Since Ireland is known as the "Emerald Isle" one way to pay homage is by adding a few green dishes to your table. A simple, and Dr. Seuss-inspired start to your St. Patrick's Day celebration could be a breakfast of green eggs and ham.

A few drops of food coloring to your beaten eggs would make them sufficiently green, but if you'd like to take a more sophisticated approach, try adding a tablespoon or two of pesto. A typical pesto is derived from blending pine nuts, basil, olive oil, salt and pepper.

One dinner option is Shepherd's Pie. Potatoes, hearty stews and fresh vegetables are staples of the Irish dinner table. Shepherd's Pie combines all of those things into one dish.

The filling portion is a mixture of meat, peas and carrots or mushrooms. The more traditional version calls for ground lamb, but many of today's recipes feature ground beef. The pie's "crust" is actually a layer of mashed potatoes, which are sometimes topped with shredded cheese.

Corned beef and cabbage is one dish that is often associated with St. Patrick's Day.
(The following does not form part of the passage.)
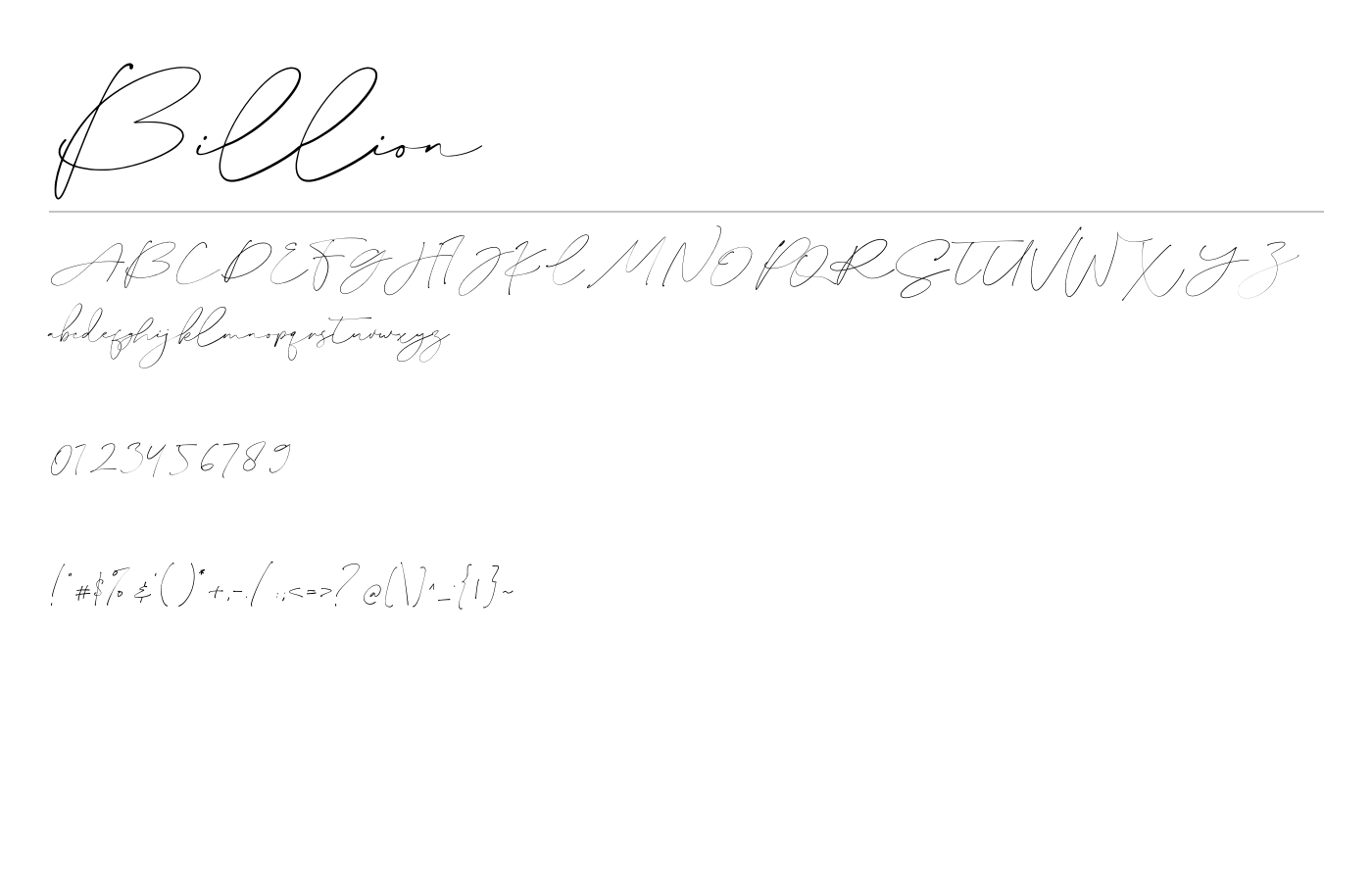 Billion Font preview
Corned beef is simply a beef brisket that has been cooked slowly in a broth punctuated with pickling spices. A bottle of beer is sometimes added to the cooking liquid.

If you want to take a different approach to your corned beef and cabbage, try turning the ingredients into a Reuben, a sandwich bursting with Emerald Isle flavor. For this sandwich, layers of thinly slice corned beef are placed on rye bread, topped with sauerkraut — fermented cabbage — and swiss cheese.

Since Ireland is surrounded by water, dishes featuring seafood would also be appropriate St. Patrick's Day fare. With the popularity of Irish pubs and their brews, beer-battered fish and chips could prove to be a crowd pleaser.

A sweet ending to your Irish-minded feast: chocolate stout cupcakes, which includes a bottle of beer in the batter. While you're at it, why not share an ode to a true Irishman, Arthur Guinness. Guinness started brewing Guinness beer, a dark beer with Irish roots, in 1759 in Dublin.